The Importance of Planning & Implementation in Mergers and Acquisitions
The merger, acquisition and divestiture process typically focuses on the transaction deal and negotiations involved. The implementation portion is often a second thought or prepared for after the fact. However, an implementation that includes a structured plan, defined process and comprehensive communication plan will impact more stakeholders and oftentimes be the measure of a successful deal. Planning and preparing for each of these three significant items and the ongoing management requires tools, experience and leadership.
First, the importance of having a plan for what the organization's world looks like after the merger, acquisition or divestiture will lay the groundwork for the future vision. This plan can include a detailed business plan for the impact and expected result of the process and should provide an organizational chart or design. An unknown plan inhibits decision-making as leadership and teams are left with questions on scope changes or empowerment changes.
Secondly, it is essential to define a process that will address the gaps from the current state to the future.
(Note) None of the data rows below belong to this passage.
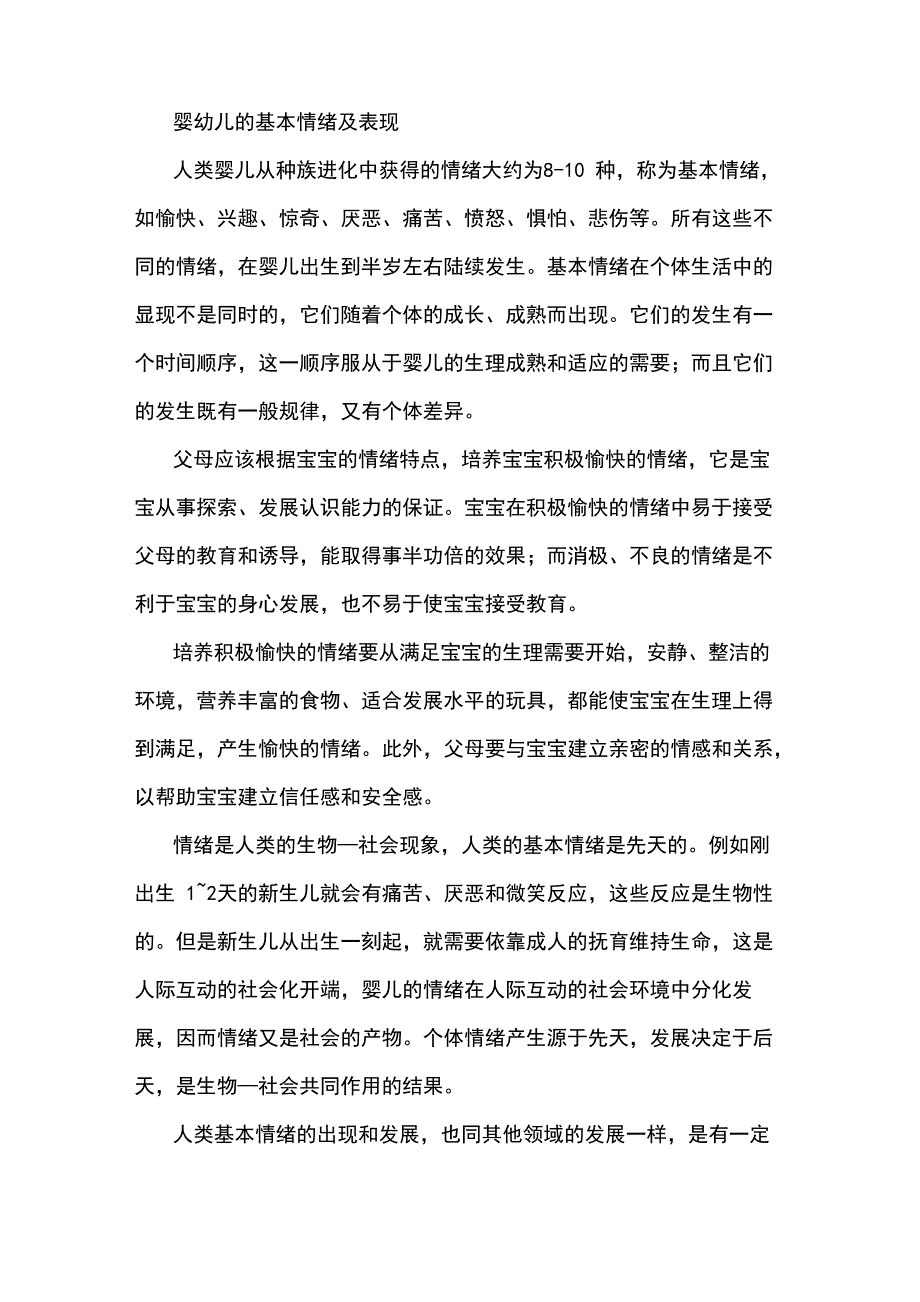 婴幼儿的基本情绪及表现_第1页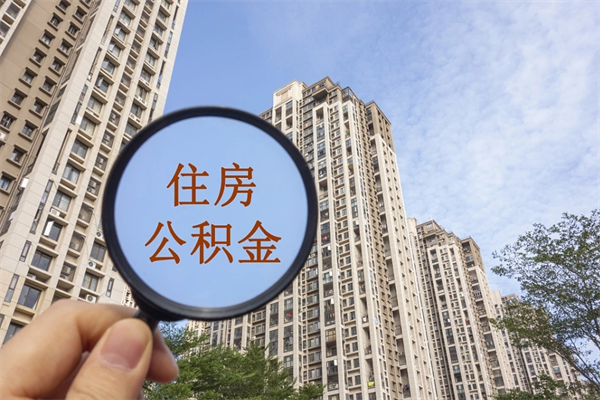 宁国离职公积金取出来需要什么手续（离职取取公积金）
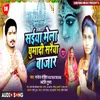 About Saiya Mela Ghumadi Saraiya Bajar Bhojpuri Song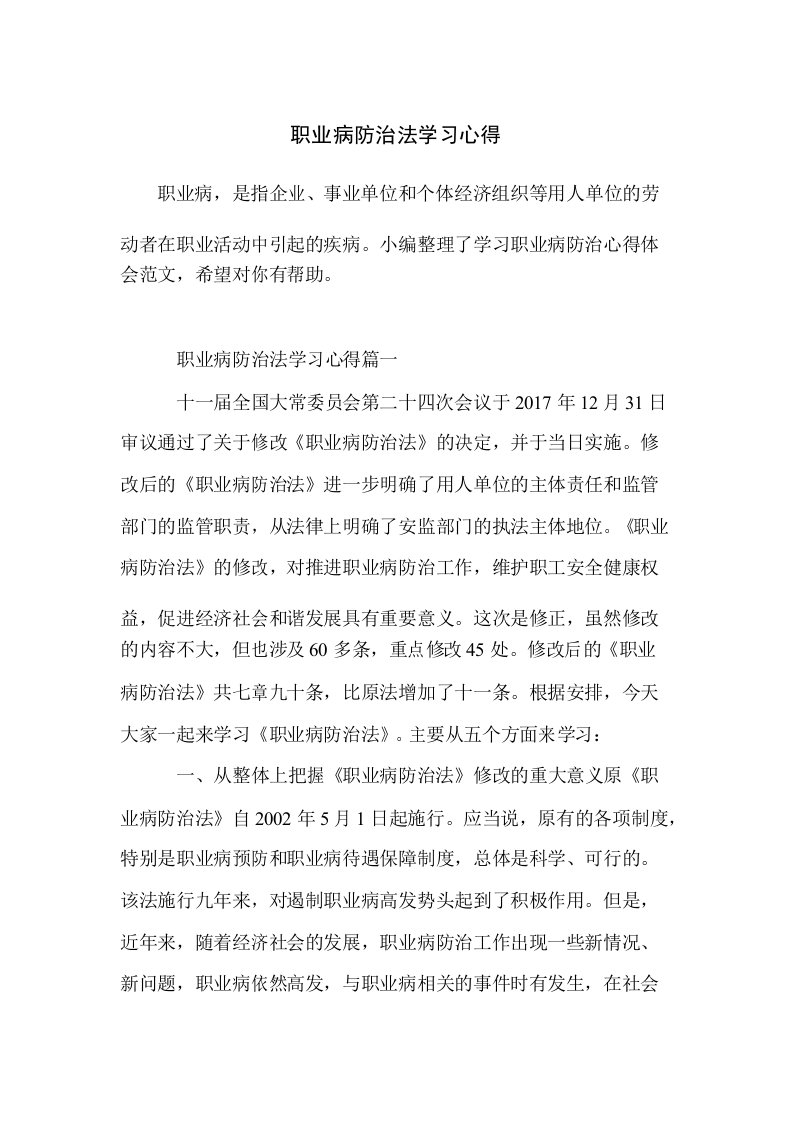 职业病防治法学习心得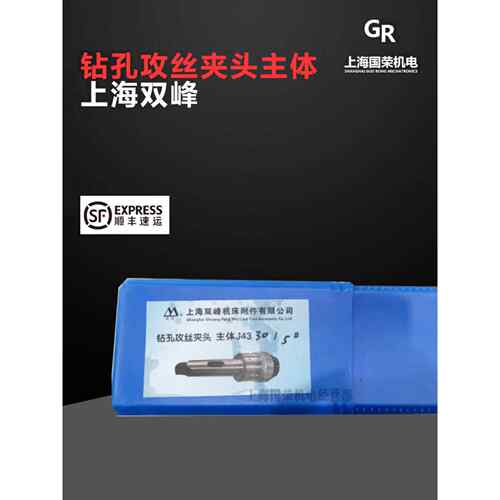 上海双峰快换丝攻套筒M8-M33 快换套筒MS1 23 4丝锥夹头主体J4330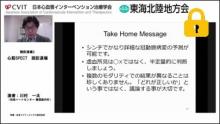 Take Home Message サムネイル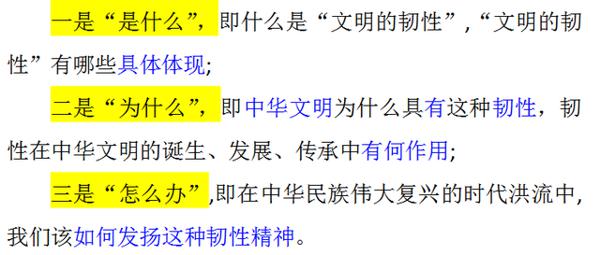 高考作文,常规题目写出新颖感,辞彩背后要有思维的大格局 5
The structure of this process should include identifying resources and tools that will be utilized to facilitate the changes. The formality of the process is independent of the size of the organization and should be based on need or organizational complexity, including geographic span, number of functional areas and internal resources to manage. Creating a process that includes timelines, milestones, guidelines, status reporting, sub-group definitions and decision-making structures eliminates an environment flooded with uncertainty.
Finally, a successful plan and process will be ineffective without the communication plan. A successful communication plan should start with a stakeholder analysis to identify the needs for each stakeholder cohort. After this analysis is complete, a robust plan can be created that outlines the timing, delivery mechanism and process for each communication from start to ongoing management of the new organization. A structured communication plan enables communications to be fluid and predictable throughout the transition while enabling the communications team or leadership to react to unforeseen needs without losing the structure.
The Need for a Trusted Advisor as You Prepare for Sale
Does your staff have the experience and capacity to avoid the stumbling blocks mentioned above? It is important to understand that engaging transaction advisors and due diligence providers can be as simple or extensive as the seller or buyer wishes. Involving your advisors early in the due diligence process allows them to better understand your needs and help you formulate an appropriate due diligence strategy for your sale or acquisition. Whether it’s a high-level analysis of the entity in preparation for a potential sale, a gross margin analysis of a seller’s new product offering, or detailed historical four-year and projected EBITDA and working capital analysis, your advisor can make sure you don’t overlook things that could cause surprises.